__TEXT SEGMENT__:
-----

# O/T- 1350 ft in 6 seconds



## Slott V (Feb 3, 2005)

*O/T- 1320 ft in 6 seconds*

Last night I went over to my buddy’s house to borrow a tool- this is in his garage just a few blocks from me. We grew up building cars in high school and this is where he took it 30 years later. It’s a 7/8 scale ‘57 Chevy NHRA Pro Mod. He’s a member of the Chicago Wiseguys. He fires it up in his driveway to test stuff. Last night he was testing the trans brake. 3,600HP and low 6 second passes in the quarter mile. The engine, heads and intake manifold are custom CNC fabricated from blocks of billet aluminum. The twin turbo charged, alcohol injected 572 builds 30 lbs. of boost at the line with a timing retard system that produces immense back firing until you let go of the launch button- you can hear it for blocks. He pulls .096 second 60 ft times! :freak: He’s shooting for high 5 second runs this summer. -Fun stuff.

-----

__AVAILABLE DATA__:
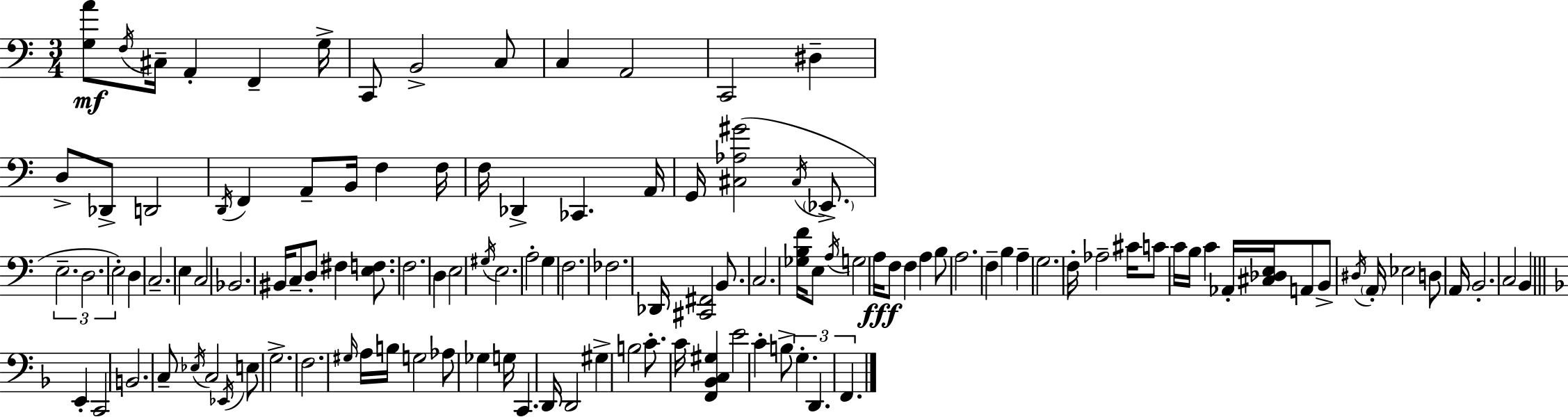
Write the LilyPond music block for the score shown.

-----

__WHAT TO WORK ON__:
a) Return the Pro Mod forum post from "Last night I" down to "summer. -Fun stuff.".
b) According to the Pro Mod forum post, what times is the owner aiming for this summer?
The lines are not needed here.

__TASK ANSWERS__:
a)
Last night I went over to my buddy’s house to borrow a tool- this is in his garage just a few blocks from me. We grew up building cars in high school and this is where he took it 30 years later. It’s a 7/8 scale ‘57 Chevy NHRA Pro Mod. He’s a member of the Chicago Wiseguys. He fires it up in his driveway to test stuff. Last night he was testing the trans brake. 3,600HP and low 6 second passes in the quarter mile. The engine, heads and intake manifold are custom CNC fabricated from blocks of billet aluminum. The twin turbo charged, alcohol injected 572 builds 30 lbs. of boost at the line with a timing retard system that produces immense back firing until you let go of the launch button- you can hear it for blocks. He pulls .096 second 60 ft times! :freak: He’s shooting for high 5 second runs this summer. -Fun stuff.

b) High 5 second runs.